Alternative Imaging Modalities

In recent years, the quality, reliability, and variety of available noninvasive imaging techniques for identification of the vulnerable atherosclerotic plaque have grown through advances in both hardware and software. These advances have provided many solutions to inherent limitations of CT and Na[¹⁸F]F PET, particularly with regard to detection of vascular calcification ([Fig. 1]).

Computed Tomography

CT enables the reconstruction of images based on the X-ray attenuation characteristics of different tissues. Calcified tissues exhibit high attenuation and thus appear bright on CT images. For CT, the main shortcomings are insufficient spatial resolution for detection of early, high-risk calcification events, vulnerability to blooming artefacts, distortions caused by small, high-density structures within the tissue (e.g., vascular calcification, metal stent), and overlap in attenuation between the calcification and the iodine contrast agent.[31] [33] [34] [35] The consequence of this vulnerability of CT to blooming artefacts is a tendency to overestimate the calcified volume in the vasculature of the heart or the carotid arteries during cardiac or carotid CT angiography (CCTA).[31] [33] [34] The overlap in attenuation, which is expressed in Hounsfield units, between the calcification and the iodine contrast agents also interferes with accurate detection of vascular calcification.[31] [33] [35] In human studies, radiation exposure and the necessity of iodine-based contrast agents in diagnostic images of the coronary arteries is a further drawback to take into consideration.[31] [36]

However, several of these inherent drawbacks of CT may be overcome by photon-counting CT.[37] This novel clinical CT system allows for precise detection of incident energy generated by individual X-ray photons, which leads to a reduced radiation exposure, and an improved spatial resolution as well as an improved contrast-to-noise ratio (CNR) and the ability to better distinguish iodine-based contrast from calcifications in comparison to conventional CT.[37]

Although the spatial resolution of clinical CT, including photon-counting CT, is sufficient to detect macrocalcification (>50 µm) that is present in later stages of atherogenesis as well as some other high-risk plaque features, it cannot detect the early-stage microcalcification (<50 µm) that gives rise to plaque instability.[31] [32]

In preclinical CT systems, used for in vivo and ex vivo studies, spatial resolutions of 10 µm to less than 1 µm have been achieved, respectively.[38] [39] Any form of calcification has an adverse effect on the stress resistance of the surrounding tissue, with microcalcification proving to be to be a reliable indicator of an increased rupture risk.[16] [40] Microcalcification holds potential for successful intervention toward increasing plaque stability and improving disease outcome, as this early-stage plaque feature can be approached from several angles.
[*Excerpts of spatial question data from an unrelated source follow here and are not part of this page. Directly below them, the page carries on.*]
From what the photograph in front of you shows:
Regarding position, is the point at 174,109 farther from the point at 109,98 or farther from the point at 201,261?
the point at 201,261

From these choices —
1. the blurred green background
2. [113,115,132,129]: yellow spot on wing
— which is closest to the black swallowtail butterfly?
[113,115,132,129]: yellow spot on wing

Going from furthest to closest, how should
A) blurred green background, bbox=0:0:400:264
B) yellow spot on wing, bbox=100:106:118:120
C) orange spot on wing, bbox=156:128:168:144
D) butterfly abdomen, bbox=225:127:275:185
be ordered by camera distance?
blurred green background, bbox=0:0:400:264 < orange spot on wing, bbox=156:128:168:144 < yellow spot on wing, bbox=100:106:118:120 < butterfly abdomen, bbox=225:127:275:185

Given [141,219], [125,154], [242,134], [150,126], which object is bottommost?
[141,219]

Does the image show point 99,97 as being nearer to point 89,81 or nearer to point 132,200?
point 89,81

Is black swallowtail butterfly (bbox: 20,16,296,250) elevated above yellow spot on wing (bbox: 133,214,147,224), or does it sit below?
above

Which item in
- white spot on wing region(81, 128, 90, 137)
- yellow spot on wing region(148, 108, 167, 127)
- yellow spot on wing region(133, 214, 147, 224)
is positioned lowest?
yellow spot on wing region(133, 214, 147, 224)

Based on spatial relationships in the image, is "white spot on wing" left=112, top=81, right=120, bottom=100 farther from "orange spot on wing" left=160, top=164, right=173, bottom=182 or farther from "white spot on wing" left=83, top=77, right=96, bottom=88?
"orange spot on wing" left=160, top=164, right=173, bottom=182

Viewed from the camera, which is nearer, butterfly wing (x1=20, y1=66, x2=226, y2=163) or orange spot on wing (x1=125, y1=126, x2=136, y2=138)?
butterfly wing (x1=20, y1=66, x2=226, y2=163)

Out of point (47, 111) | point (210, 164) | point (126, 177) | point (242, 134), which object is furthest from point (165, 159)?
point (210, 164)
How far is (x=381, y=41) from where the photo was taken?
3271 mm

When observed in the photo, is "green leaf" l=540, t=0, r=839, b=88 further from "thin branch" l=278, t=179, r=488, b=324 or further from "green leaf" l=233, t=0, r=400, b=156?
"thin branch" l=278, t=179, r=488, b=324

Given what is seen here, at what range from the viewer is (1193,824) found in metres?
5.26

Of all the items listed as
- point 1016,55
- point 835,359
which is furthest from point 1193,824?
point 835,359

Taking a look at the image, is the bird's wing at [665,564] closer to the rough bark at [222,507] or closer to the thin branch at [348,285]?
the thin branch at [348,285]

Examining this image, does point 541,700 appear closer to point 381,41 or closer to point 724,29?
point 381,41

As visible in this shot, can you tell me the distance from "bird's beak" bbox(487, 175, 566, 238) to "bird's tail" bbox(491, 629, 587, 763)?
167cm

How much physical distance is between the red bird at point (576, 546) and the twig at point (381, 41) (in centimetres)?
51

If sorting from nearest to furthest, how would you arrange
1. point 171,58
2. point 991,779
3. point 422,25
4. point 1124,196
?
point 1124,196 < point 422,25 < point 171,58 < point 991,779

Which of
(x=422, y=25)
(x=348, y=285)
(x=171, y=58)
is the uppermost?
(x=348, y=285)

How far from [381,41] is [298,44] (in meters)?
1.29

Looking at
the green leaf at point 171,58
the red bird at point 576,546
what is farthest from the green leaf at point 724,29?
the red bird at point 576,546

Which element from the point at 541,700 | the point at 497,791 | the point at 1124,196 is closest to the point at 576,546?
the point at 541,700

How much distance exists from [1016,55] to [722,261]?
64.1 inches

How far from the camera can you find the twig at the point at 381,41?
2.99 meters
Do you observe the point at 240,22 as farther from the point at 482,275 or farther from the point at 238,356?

Anti-calcification interventions can directly target the forming nidi or existing calcification deposits, by interfering with intraplaque inflammation or by modulating vascular smooth muscle cell (VSMC) phenotypic switching toward a plaque resolving profile.[3] Each of these approaches necessitate specific detection of this form of vascular calcification, currently best performed by Na[¹⁸F]F PET.[41] [42]

Na[¹⁸F]F PET

Initially, Na[¹⁸F]F PET was utilized for bone scanning in the context of bone turnover and detection of bone tumors.[43] Recently, Na[¹⁸F]F PET has found further application in vascular calcification risk assessment.[27] [44]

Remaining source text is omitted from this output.